──────── SUPPLIED PASSAGE

EcoExtreML / STEMMUS_SCOPE

Integrated code of SCOPE and STEMMUS
GNU General Public License v3.0
14 stars 4 forks source link

Model input data, era5 vs. plumber2 #130

Open BSchilperoort opened 1 year ago

BSchilperoort commented 1 year ago

To be able to run the model on and (land) location globally, we need the right input data. The ERA5 dataset provides hourly estimates of a large number of meteorological variables, but sadly does not contain all the variables we require to completely replace the plumber2 input data.

The following variables are not available in ERA5:

Of course, ERA5 provides a 10 m wind speed and the 2 m air temperature, so it is questionable how this works with forests, as they do not model canopies.

@yijianzeng @bobzsu how would you like to proceed on this? Is the model sensitive to the wind speed and/or CO2 concentration?

It could be interesting to do a comparison for (some) sites, where we compare the results of a model run with ERA5 data to a model run with the Plumber2 data.

yijianzeng commented 1 year ago

Thank you so much, Bart, Please see below some pointers for your considerations

- CO2: Carbon dioxide data from 2002 to present derived from satellite observations https://cds.climate.copernicus.eu/cdsapp#!/dataset/satellite-carbon-dioxide?tab=overview

CAMS global greenhouse gas reanalysis (EGG4) https://ads.atmosphere.copernicus.eu/cdsapp#!/dataset/cams-global-ghg-reanalysis-egg4?tab=overview

- Canopy Height: Lang, N., Jetz, W., Schindler, K., & Wegner, J. D. (2022). A high-resolution canopy height model of the Earth. arXiv preprint arXiv:2204.08322 https://nlang.users.earthengine.app/view/global-canopy-height-2020,

- LAI MODIS: https://lpdaac.usgs.gov/products/mod15a2hv061/ MODIS: https://lpdaac.usgs.gov/products/mcd15a3hv061/

GEE: https://developers.google.com/earth-engine/datasets/tags/lai

Of course, ERA5 provides a 10 m wind speed and the 2 m air temperature, so it is questionable how this works with forests, as they do not model canopies. Very good point. The forest is somehow taken into consideration with high vegetation in HTESSEL, but indeed this is very coarse estimation (ERA5-Land). A potential dataset we can look at is the ERA hourly data on pressure levels (37 levels): https://cds.climate.copernicus.eu/cdsapp#!/dataset/reanalysis-era5-pressure-levels?tab=overview But then, we may need to use the canopy height dataset to find corresponding level of wind and air temperature data in this ERA5 reanalysis dataset (need to see if possible or not).

[I just checked for this pressure levels, they are too coarse (first level is 100m, and then end level at 3km high), let's stick with 10m Wind 2 m Tair]

Please @bobzsu help if i missed something here.

bobzsu commented 1 year ago

Thanks a lot, Bart, Yijian. 1) I think we need to perform a station based validation of the different dataset before deciding which one should be used for global simulation. We may need to do some CDF matching or copulas matching as Sarah did for the ERA reanalysis data. These are valid for meteorological data, CO2 data and radiation data. It seems CAMS reanalysis contain all these data but we need to have a first validation. An idea is is extract all the relevant data and compare them to GEWEX PLUMER2 in-situ data.

────────────────
──────── RECORDS FOR THE TASK

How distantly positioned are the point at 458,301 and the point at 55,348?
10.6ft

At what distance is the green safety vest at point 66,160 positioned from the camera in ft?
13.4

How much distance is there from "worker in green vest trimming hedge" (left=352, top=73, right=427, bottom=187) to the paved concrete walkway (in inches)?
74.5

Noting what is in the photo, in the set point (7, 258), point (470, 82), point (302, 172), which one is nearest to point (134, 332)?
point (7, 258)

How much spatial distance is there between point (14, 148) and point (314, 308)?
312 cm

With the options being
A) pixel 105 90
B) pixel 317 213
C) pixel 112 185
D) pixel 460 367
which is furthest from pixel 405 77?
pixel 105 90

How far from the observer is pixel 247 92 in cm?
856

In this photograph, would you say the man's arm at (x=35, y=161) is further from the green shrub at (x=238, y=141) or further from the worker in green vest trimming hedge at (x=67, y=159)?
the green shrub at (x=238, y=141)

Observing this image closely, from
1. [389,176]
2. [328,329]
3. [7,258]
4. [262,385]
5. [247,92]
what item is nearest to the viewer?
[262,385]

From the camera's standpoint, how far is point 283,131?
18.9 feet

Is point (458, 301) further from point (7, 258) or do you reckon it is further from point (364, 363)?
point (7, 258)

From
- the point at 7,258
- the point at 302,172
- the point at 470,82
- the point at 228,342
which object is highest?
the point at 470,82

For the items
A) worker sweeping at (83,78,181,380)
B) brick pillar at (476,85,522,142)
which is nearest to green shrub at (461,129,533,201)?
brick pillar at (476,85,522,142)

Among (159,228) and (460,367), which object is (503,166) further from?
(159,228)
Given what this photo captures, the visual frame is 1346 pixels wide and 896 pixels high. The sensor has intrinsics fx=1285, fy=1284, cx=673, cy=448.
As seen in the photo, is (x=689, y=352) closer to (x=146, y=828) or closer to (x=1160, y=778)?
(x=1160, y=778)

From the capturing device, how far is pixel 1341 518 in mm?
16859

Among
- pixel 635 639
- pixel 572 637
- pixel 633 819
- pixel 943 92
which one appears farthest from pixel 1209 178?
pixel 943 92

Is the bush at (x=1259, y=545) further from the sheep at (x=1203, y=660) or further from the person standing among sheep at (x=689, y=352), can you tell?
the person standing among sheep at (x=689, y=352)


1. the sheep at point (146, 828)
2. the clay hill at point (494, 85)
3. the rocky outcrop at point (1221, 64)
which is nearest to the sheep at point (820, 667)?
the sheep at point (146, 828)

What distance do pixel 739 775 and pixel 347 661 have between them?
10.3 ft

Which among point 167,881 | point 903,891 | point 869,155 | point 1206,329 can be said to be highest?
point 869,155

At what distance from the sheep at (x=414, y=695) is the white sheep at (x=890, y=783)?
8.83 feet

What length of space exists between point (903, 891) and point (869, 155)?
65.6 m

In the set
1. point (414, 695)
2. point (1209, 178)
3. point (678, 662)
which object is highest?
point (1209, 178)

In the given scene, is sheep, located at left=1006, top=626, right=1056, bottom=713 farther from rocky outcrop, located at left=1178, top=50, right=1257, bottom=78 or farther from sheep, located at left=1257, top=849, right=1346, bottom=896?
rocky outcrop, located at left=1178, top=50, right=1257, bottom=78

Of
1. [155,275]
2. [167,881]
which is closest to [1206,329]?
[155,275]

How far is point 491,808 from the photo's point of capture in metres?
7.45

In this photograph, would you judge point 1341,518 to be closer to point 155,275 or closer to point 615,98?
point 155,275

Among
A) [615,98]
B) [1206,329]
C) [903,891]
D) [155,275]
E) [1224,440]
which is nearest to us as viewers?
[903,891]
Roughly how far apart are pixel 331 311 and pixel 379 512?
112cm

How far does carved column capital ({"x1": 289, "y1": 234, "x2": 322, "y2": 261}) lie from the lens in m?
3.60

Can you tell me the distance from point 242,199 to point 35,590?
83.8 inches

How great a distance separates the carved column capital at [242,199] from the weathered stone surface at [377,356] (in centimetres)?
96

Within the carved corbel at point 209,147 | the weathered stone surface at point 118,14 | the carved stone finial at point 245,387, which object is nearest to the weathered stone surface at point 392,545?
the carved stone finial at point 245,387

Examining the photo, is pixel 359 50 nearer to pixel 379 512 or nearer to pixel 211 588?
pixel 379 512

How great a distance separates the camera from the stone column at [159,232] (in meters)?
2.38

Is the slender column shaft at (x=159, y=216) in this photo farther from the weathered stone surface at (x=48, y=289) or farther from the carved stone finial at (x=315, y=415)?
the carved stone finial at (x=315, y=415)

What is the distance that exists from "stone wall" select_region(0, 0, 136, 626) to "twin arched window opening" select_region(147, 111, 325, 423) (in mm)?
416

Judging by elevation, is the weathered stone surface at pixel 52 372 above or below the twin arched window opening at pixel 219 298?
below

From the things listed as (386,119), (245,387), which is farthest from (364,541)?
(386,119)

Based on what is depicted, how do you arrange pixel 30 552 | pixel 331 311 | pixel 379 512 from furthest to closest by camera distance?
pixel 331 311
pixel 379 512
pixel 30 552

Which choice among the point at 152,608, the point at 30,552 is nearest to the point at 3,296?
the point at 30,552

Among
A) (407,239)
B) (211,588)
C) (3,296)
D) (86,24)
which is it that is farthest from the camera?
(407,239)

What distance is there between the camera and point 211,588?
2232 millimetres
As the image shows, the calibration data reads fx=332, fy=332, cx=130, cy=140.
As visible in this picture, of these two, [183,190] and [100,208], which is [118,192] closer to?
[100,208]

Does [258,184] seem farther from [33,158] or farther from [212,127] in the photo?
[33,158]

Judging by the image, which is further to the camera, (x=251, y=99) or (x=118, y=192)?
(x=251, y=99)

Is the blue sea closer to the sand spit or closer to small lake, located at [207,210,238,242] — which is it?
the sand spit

────────────────
──────── RECORDS FOR THE TASK

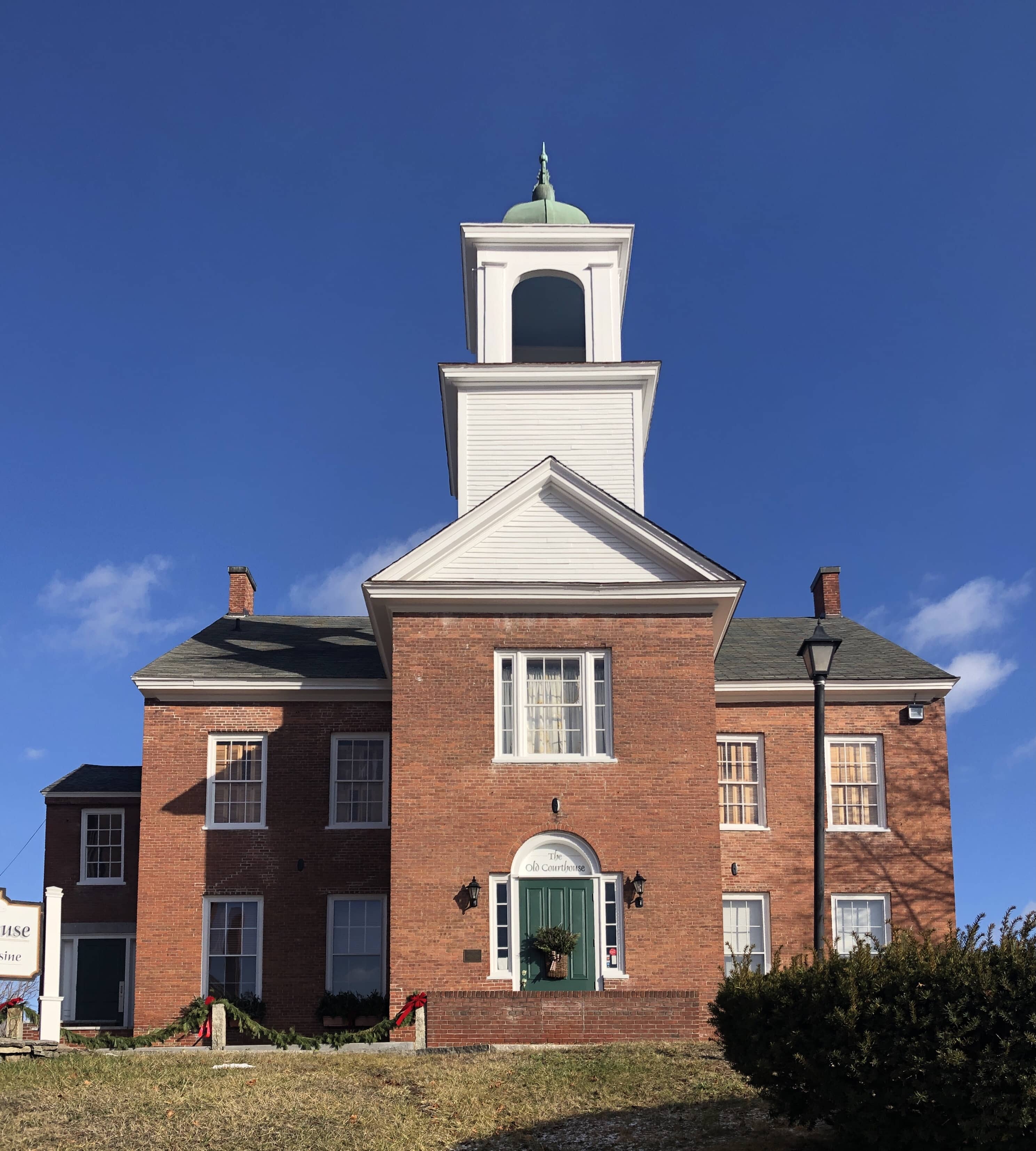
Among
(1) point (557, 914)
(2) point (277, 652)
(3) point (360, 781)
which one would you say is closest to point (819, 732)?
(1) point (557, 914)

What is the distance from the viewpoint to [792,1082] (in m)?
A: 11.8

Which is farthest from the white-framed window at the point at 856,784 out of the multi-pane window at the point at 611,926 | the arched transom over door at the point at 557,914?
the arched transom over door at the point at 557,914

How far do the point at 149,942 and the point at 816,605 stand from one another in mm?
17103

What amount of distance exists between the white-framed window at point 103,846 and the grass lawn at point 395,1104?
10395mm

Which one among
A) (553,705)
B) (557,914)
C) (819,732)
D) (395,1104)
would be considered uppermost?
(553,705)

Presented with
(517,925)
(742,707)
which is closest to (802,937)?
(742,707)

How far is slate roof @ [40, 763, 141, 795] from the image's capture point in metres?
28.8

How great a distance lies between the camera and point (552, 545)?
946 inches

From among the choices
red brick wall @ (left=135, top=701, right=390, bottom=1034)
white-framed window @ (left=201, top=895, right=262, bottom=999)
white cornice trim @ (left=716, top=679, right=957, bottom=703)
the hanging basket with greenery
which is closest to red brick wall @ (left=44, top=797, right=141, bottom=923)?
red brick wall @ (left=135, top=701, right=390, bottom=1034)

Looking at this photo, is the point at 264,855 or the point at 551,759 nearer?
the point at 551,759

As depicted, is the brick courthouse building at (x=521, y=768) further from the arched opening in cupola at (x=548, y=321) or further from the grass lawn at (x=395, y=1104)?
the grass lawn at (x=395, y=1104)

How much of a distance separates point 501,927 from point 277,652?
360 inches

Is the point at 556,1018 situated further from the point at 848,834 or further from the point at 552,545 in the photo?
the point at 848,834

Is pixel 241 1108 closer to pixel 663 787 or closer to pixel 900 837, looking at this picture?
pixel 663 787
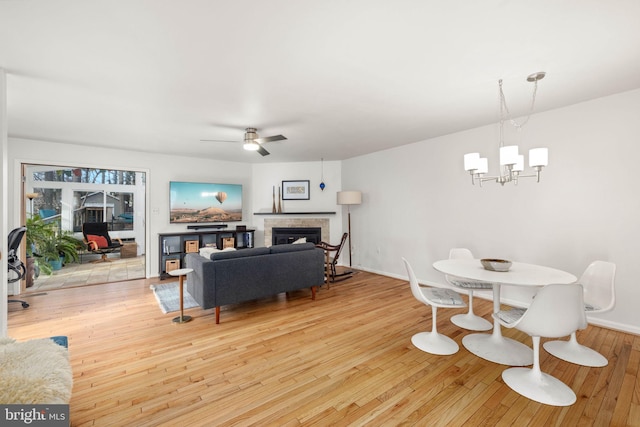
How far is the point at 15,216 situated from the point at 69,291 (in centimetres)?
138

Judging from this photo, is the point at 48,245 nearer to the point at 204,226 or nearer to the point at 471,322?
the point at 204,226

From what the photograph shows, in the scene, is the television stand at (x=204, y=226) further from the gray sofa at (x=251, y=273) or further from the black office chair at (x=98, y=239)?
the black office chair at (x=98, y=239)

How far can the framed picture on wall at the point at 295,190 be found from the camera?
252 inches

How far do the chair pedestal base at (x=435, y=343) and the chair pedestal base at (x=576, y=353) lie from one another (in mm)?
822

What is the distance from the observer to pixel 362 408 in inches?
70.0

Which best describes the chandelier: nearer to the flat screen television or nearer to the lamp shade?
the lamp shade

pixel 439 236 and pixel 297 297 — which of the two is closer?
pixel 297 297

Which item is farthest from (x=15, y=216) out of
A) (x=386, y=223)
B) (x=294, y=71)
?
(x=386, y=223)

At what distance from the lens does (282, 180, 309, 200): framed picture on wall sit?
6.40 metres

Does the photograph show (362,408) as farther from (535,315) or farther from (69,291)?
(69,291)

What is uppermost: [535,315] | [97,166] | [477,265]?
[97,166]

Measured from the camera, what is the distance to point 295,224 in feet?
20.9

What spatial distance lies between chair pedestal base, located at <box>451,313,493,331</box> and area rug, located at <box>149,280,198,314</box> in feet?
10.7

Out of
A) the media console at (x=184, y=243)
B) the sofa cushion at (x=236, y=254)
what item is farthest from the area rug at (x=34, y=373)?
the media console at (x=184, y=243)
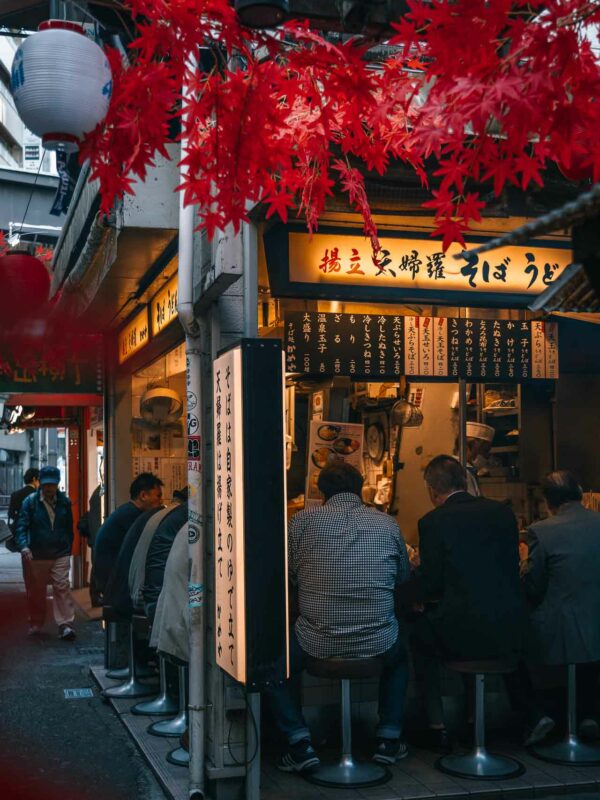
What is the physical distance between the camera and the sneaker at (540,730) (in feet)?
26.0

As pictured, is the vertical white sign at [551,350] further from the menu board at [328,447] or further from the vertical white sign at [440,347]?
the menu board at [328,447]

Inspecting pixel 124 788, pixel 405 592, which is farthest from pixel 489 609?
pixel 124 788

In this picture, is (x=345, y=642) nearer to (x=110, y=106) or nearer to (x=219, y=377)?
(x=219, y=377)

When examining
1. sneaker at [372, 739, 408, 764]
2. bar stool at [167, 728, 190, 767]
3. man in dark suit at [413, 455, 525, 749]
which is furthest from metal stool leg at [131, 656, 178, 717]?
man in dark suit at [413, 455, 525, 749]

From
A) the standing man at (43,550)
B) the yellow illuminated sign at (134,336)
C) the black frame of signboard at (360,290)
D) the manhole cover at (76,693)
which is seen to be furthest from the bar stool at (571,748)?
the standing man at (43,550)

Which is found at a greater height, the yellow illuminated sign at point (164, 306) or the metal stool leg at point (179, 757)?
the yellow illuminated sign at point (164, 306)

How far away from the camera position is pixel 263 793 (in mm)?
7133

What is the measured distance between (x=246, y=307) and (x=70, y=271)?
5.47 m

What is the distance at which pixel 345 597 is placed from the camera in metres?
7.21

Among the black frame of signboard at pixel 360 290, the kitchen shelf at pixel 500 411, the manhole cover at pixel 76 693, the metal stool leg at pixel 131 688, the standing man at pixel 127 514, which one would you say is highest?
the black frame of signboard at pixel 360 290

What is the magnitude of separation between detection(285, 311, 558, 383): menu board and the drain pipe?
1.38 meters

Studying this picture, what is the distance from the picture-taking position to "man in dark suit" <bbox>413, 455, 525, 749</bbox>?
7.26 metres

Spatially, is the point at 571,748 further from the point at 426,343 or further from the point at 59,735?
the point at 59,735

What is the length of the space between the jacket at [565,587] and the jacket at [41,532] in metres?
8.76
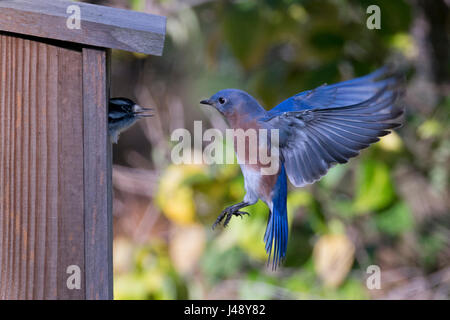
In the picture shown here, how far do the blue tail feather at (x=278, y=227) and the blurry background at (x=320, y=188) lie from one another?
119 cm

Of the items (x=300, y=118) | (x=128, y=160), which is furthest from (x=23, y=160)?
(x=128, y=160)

────────────────
──────── RECORDS FOR THE TASK

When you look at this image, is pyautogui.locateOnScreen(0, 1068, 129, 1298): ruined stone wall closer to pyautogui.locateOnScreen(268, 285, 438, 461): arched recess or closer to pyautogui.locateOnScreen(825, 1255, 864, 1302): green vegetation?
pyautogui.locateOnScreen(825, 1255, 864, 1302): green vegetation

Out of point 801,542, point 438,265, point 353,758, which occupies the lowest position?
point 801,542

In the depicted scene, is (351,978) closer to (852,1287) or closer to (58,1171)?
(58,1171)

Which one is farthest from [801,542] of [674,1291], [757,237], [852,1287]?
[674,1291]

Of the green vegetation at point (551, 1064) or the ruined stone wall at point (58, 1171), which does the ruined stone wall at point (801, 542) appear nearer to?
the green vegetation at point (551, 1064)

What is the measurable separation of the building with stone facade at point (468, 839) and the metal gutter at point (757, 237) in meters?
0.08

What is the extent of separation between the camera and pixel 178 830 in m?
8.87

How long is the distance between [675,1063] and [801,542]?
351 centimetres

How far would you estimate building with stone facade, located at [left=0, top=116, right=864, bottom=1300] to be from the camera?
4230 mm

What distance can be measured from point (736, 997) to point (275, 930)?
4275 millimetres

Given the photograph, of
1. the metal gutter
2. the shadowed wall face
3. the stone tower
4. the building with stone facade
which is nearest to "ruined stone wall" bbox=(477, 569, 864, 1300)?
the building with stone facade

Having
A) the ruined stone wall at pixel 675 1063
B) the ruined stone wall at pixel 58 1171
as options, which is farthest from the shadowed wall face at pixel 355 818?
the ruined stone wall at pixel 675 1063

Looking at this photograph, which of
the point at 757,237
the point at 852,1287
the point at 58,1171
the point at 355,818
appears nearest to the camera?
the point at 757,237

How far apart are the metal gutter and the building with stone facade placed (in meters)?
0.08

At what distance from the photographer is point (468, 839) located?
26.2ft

────────────────

#### TO-DO LIST
• A. Identify each line of the records that contains the string "bbox", and reproduce those lines.
• B. Continue the issue thread about ERA5 versus Plumber2 model input data, picking up from its final sentence.
The issue thread and the records are independent of each other.

#### SOLVED PROBLEMS
• A.
Studying this picture, what is the distance from the picture-taking position to "man in dark suit" <bbox>413, 455, 525, 749</bbox>?
which is nearest to "ruined stone wall" bbox=(477, 569, 864, 1300)?

• B.
2) Canopy height data as indicated by Yijian is fine to use. I was thinking about filling the missing GEDI data beyond 52°N/S with a simple ML algorithm based on PFTs, but the cited paper has done just that. We can also extract location data and compare to those used in PLUMBER2. (The change in canopy height needs to be considered but there need more observation for different years).

3) ERA5 LAI is only climatology - LAI is an essential variable for STEMMUS-SCOPE. We need to have observed values - currently we use those from MODIS but we should migrate to Copernicus as Bart indicated. MODIS will be decommissioned (some time in the future) and we need to use European data. Again we also need to compare them for the overlapping period. There should be no jumps due to different data sources.

4) For the differences in 10m wind speed and 2m air temperature, we need to follow some micro-meteorological principles. We need to use the metrological variables at 3 times the roughness height or 2 times the vegetation height. This is of course only one uses in-situ observation data. ERA5 data is grid data so most people just use it - I think ERA5-Land is slight more reasonable be course it does some terrain correction using adiabatic lapse rate (which impact temperature, due point temperature and precipitation data). If we want to do it correctly, we need to consider the roughness elements of each grid and scale the data to the relevant and same height. I had a paper years ago for dealing with this problem: https://hess.copernicus.org/articles/3/549/1999/ Some implementation was made in the SEBS algorithm but students tended to forget those issues.

5) Yijian: we may see if we should use PLUBMER2 metrics or the C3S one (or even we have have proposed in CORE-CLIMAX). Bart/Sarah: Could one of the eScience existing validation tool be used for this purpose? so that we can do automatic quality control.

yijianzeng commented 1 year ago

Thanks a lot, Bob, just to echo all the points, and strongly suggest we have dedicated actions on point 5, for example, using ESMValTool, adopted for automatic quality control!

SarahAlidoost commented 1 year ago

Based on what is suggested, to start with the implementation, ERA5, ERA5-land, CO2 (Copernicus) and LAI (Copernicus) can be retrieved from CDS and canopy height from GEE.

SarahAlidoost commented 1 year ago

There is GLOBMAP global Leaf Area Index since 1981, see https://zenodo.org/record/4700264. This can be an alternative to LAI from CDS. In addition, in esmvaltool, a cmorizer is being developed see here. We might use some part of the code from there.